The aim of this research project is to assess the feasibility of the Transport and Installation Frame for bottom-fixed wind. The research question has been answered using a systematic design methodology. Initially, information was collected, research questions were formulated and starting points were established through a literature study. The first phase, system analysis, outlined the transport and installation methodology and defined the design criteria. Subsequently, the design of the bottom-fixed structure, which could be installed using the frame was explored. Finally, the limitations of the transport and installation methodology were examined, particularly focusing on the maximum angle of heel, natural period, and the weather window.
Towards the conclusion of the thesis, an evaluation is presented regarding the feasibility of the frame for bottom-fixed wind. This includes an initial design for the bottom-fixed structure and the transport and installation methodology, based on the integrated installation method for a 15 MW wind turbine. The transport and installation methodology in this thesis focuses on the compression principle. In which the Transport and Installation Frame remains at the waterline and the bottom-fixed structure is lowered to the seabed at 80 meters by pushing it with spud piles down.

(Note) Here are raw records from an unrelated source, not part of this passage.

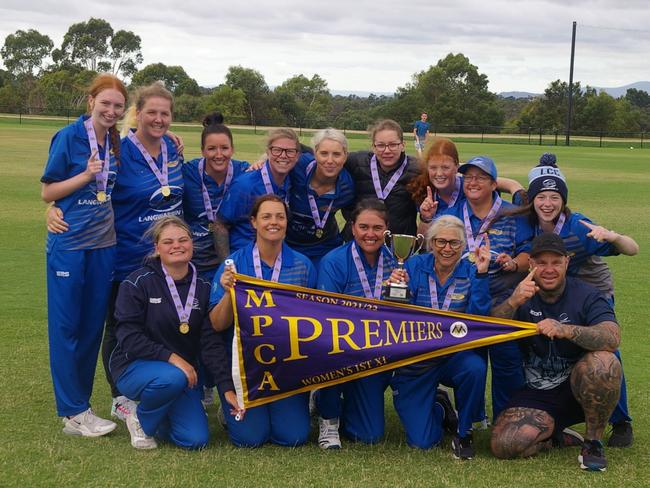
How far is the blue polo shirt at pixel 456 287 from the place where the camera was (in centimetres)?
494

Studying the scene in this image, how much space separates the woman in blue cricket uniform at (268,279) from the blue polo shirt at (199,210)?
2.54 feet

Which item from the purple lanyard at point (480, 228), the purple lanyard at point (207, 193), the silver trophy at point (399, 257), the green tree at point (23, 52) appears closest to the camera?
the silver trophy at point (399, 257)

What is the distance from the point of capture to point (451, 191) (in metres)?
→ 5.69

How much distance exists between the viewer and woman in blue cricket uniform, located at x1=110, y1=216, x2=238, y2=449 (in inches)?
188

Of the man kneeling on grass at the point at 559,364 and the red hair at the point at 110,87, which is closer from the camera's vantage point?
the man kneeling on grass at the point at 559,364

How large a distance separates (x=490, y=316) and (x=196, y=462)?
6.56 ft

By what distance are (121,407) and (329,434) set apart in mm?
1437

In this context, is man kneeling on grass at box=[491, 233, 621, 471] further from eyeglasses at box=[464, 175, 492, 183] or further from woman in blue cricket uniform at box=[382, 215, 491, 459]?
eyeglasses at box=[464, 175, 492, 183]

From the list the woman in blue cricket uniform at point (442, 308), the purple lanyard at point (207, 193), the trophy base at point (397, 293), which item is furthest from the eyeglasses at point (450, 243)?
the purple lanyard at point (207, 193)

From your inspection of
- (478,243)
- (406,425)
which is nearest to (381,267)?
(478,243)

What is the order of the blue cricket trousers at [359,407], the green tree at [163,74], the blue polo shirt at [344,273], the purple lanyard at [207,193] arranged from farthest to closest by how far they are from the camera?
1. the green tree at [163,74]
2. the purple lanyard at [207,193]
3. the blue polo shirt at [344,273]
4. the blue cricket trousers at [359,407]

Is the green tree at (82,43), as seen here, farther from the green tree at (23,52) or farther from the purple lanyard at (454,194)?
the purple lanyard at (454,194)

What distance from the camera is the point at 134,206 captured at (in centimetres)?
536

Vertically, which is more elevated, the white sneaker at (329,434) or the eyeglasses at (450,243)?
the eyeglasses at (450,243)
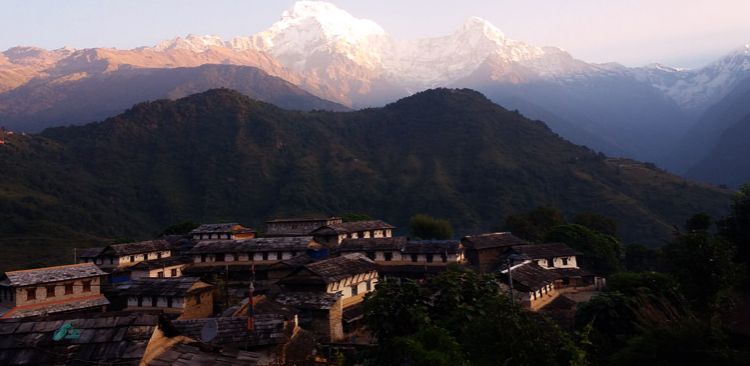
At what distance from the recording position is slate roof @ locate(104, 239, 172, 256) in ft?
192

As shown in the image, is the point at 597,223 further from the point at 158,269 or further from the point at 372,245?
the point at 158,269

This study identifies critical stages and associated issues related to static stability, maximum heeling angles, deck or edge immersion, spud pile strength, seabed placement, and the natural periods in heave and pitch.
The results of the design research indicate that, within the identified limitations, there are no significant unresolved issues affecting the feasibility of the transport and installation frame for bottom-fixed wind. This conclusion is based on analyses focused on static and strength analysis. To assess the technical feasibility, it is recommended that the specifications of the weather window be refined, static optimisation be performed, and critical issues related to dynamic behavior be addressed, specifically during seabed placement and dynamic responses to external forces. To further develop this project and explore the profitability, it is recommended to obtain an overview of the specific location, costs, and installation time.